Prior to the COVID-19 pandemic, the construction industry in the Cordilleras and the rest of the country was growing at a robust pace due to the ongoing infrastructure investment and the launch of the Philippine Construction Industry Roadmap 2020–2030. However, with the government announcing strict measures to slow the spread of the virus, construction projects slowed down.
In May 2020, the government has started to partially ease restrictions due to the economic strain. All public and private construction projects were allowed to resume in areas under the General Community Quarantine (GCQ), while in the areas under the Enhanced Community Quarantine (ECQ), selected type of priority construction projects were allowed to resume. All major infrastructure projects under the Build, Build, Build (BBB) program were allowed to resume.
Krisanto, 16 years old and his friends’ Carlos and Alex, both 17 years old from early morning until sundown are inside a construction site. They are construction laborers and helpers typically do cleaning and preparing construction sites by removing debris and possible hazards; load or unload building materials to be used in construction; build or take apart bracing, scaffolding, and temporary structures.
These teenagers represent thousands of child workers in the country who quit school to work fulltime to support their families during this COVID-19 pandemic. They are very profitable assets since their pay is very low and are easy to be manipulated.
The law clearly prohibits the employment of children especially in hazardous industries, and construction is considered hazardous. The leading causes of death on construction sites are falls, electrocution, getting struck by object, and getting caught in-between (a broad category that include cave-ins, getting pulling into machinery, and getting hit by machinery.)
The Labor Code provisions on Young Workers or the employment of minors as expressed by Article 137 or the Minimum Employable Age. Says that “No child below fifteen (15) years of age shall be employed, except when he works directly under the sole responsibility of his parents or guardian, and his employment does not in any way interfere with his schooling. (b) Any person between fifteen (15) and eighteen (18) years of age may be employed for such number of hours and such periods of the day as determined by the Secretary of Labor and Employment in appropriate regulations. (c) The foregoing provisions shall in no case allow the employment of a person below eighteen (18) years of age in an undertaking which is hazardous or deleterious in nature as determined by the Secretary of Labor and Employment and Article 138 or the Prohibition Against Child Discrimination and that no employer shall discriminate against any person in respect to terms and conditions of employment on account of his age.
Also, Republic Act No. 9231 (An Act Providing for the Elimination of the Worst Forms of Child Labor and Affording Stronger Protection for the Working Child, Amending for this Purpose Republic Act No. 7610, as amended, otherwise known as the “Special Protection of Children Against Child Abuse, Exploitation and Discrimination Act”) was signed into law on 19 December 2013. It provides for special protection to children from all forms of abuse, neglect, cruelty, exploitation and discrimination, and other conditions prejudicial to their development including child labor and its worst forms. The law provides for minimum employable age; hours of work of a working child; prohibition on the engagement of children in worst forms of child labor; and provides administrative and criminal sanctions for violations.

▶ _WORK INSTRUCTION 1_
Transcribe everything in the article on child labor in construction from "Also, Republic Act" down to "sanctions for violations.".
▶ _WORK INSTRUCTION 2_
Does the article on child labor in construction agree with each statement below? Answer yes or no for each and quote the words from the article that decide it.
(a) Carlos and Alex are both 17 years old.
(b) In areas under the Enhanced Community Quarantine, all public and private construction projects were allowed to resume.
(c) Falls are among the leading causes of death on construction sites.

▶ _LISTED RECORDS_

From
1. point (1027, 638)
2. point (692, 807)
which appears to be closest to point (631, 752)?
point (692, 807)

---

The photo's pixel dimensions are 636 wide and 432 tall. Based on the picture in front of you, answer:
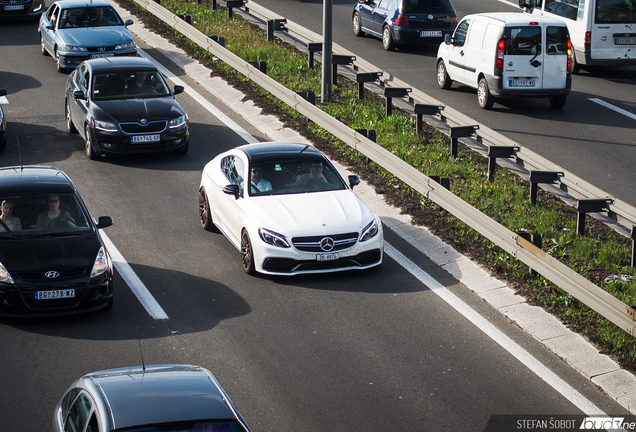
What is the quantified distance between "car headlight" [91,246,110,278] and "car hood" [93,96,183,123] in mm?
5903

--

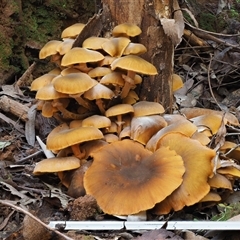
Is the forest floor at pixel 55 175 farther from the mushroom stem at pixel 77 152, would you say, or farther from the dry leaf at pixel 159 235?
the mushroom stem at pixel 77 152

▶ _WRITTEN RESPONSE 1_
Also, Republic Act No. 9231 (An Act Providing for the Elimination of the Worst Forms of Child Labor and Affording Stronger Protection for the Working Child, Amending for this Purpose Republic Act No. 7610, as amended, otherwise known as the “Special Protection of Children Against Child Abuse, Exploitation and Discrimination Act”) was signed into law on 19 December 2013. It provides for special protection to children from all forms of abuse, neglect, cruelty, exploitation and discrimination, and other conditions prejudicial to their development including child labor and its worst forms. The law provides for minimum employable age; hours of work of a working child; prohibition on the engagement of children in worst forms of child labor; and provides administrative and criminal sanctions for violations.

▶ _WRITTEN RESPONSE 2_
(a) Yes: "his friends’ Carlos and Alex, both 17 years old"
(b) No: "in the areas under the Enhanced Community Quarantine (ECQ), selected type of priority construction projects were allowed to resume"
(c) Yes: "The leading causes of death on construction sites are falls"